**Source:**
____

Rally has used PostgreSQL as a backing database for some of our applications for several years. We started, as many organizations do, rolling our own database instances on virtual servers. That gave us great configurability at a cost of equally great complexity. Eventually we realized that Amazon’s RDS hosted Postgres option solved all of our needs while reducing the number of moving parts that our database admins were responsible for. We switched and have been really happy with the stability and performance we’ve seen.
One of the features that didn’t easily make the transition to a hosted database was our metrics collection agent. We use Datadog to store and visualize metrics across our infrastructure. When the database was on a server that we controlled, installation of an agent to pull metrics was simple. Authentication was implied by the same-server connection, and our collector could comfortably expect superuser privileges as it ran. In a hosted environment, there’s not really a “database server” in the same sense. Changing our mental models around how we manage databases proved to be at least as hard as changing the technology.
Luckily, we have grown as an organization in other ways at the same time. Namely, we deploy our applications as collections of Docker containers with good success. Could we leverage that capability to make metric collection easier?
Turns out the answer is yes. Datadog provides a pre-containerized copy of its agent that covers the basic use case well. With Docker containers, it’s pretty easy to modify an upstream image and store your deltas locally. What’s even easier is to override the command that the Docker container runs when it starts to set up its configuration on demand. That keeps us from having to deal with versioning and storing a fork of the upstream container. That helped move this project forward faster at the cost of having to maintain knowledge about what command the container should run outside of the Dockerfile itself.
Getting the database ready begins with creating a user whose least privilege includes access to metrics. First create the user.
CREATE ROLE datadog WITH CREATEDB LOGIN PASSWORD ‘somesecretpassword’;
Datadog wants general, non-superuser access to the statistics database. That’s enough to get both general as well as “function” metrics.
GRANT SELECT ON pg_stat_database to datadog;
Our developers were really interested in a metric around how many active queries are running at any given moment. In order to see what queries are being run on what databases by other users, we need to expand the privilege that the datadog user has. By default, the datadog user would only be able to see its own queries which isn’t helpful in this circumstance.
Do this as the
master user that AWS sets up as an administrator for you.

____

**Dataset excerpt:**
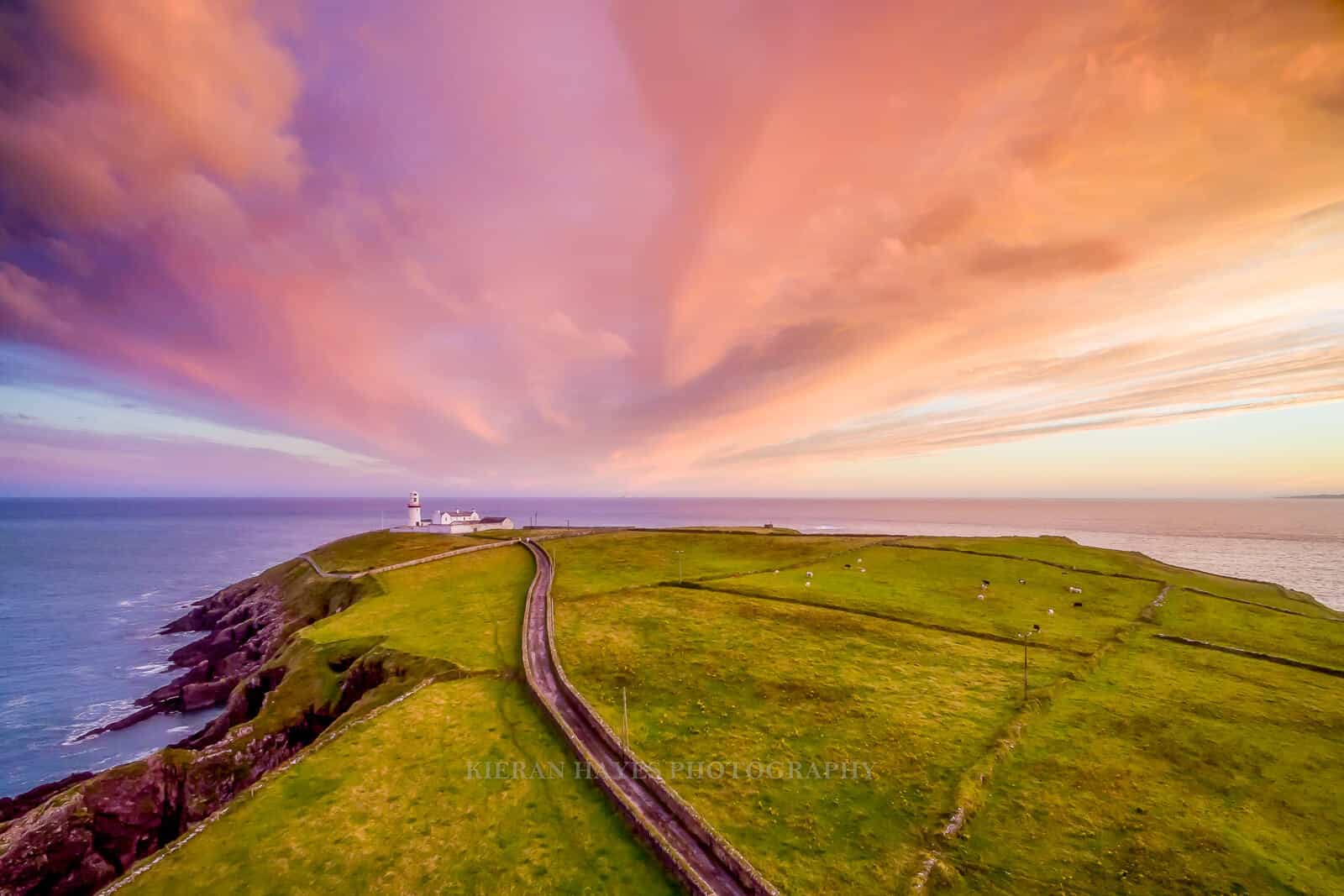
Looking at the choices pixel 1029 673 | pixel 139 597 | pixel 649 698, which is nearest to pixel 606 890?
pixel 649 698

____

**Set tasks:**
[1] Rewrite the Postgres metrics article from "Luckily, we have" to "the Dockerfile itself.", swapping every "upstream" for "vendor".
[2] According to the Postgres metrics article, what hosted database option did Rally switch to?

**Exercise solutions:**
[1]
Luckily, we have grown as an organization in other ways at the same time. Namely, we deploy our applications as collections of Docker containers with good success. Could we leverage that capability to make metric collection easier?
Turns out the answer is yes. Datadog provides a pre-containerized copy of its agent that covers the basic use case well. With Docker containers, it’s pretty easy to modify an vendor image and store your deltas locally. What’s even easier is to override the command that the Docker container runs when it starts to set up its configuration on demand. That keeps us from having to deal with versioning and storing a fork of the vendor container. That helped move this project forward faster at the cost of having to maintain knowledge about what command the container should run outside of the Dockerfile itself.

[2] Amazon's RDS hosted Postgres.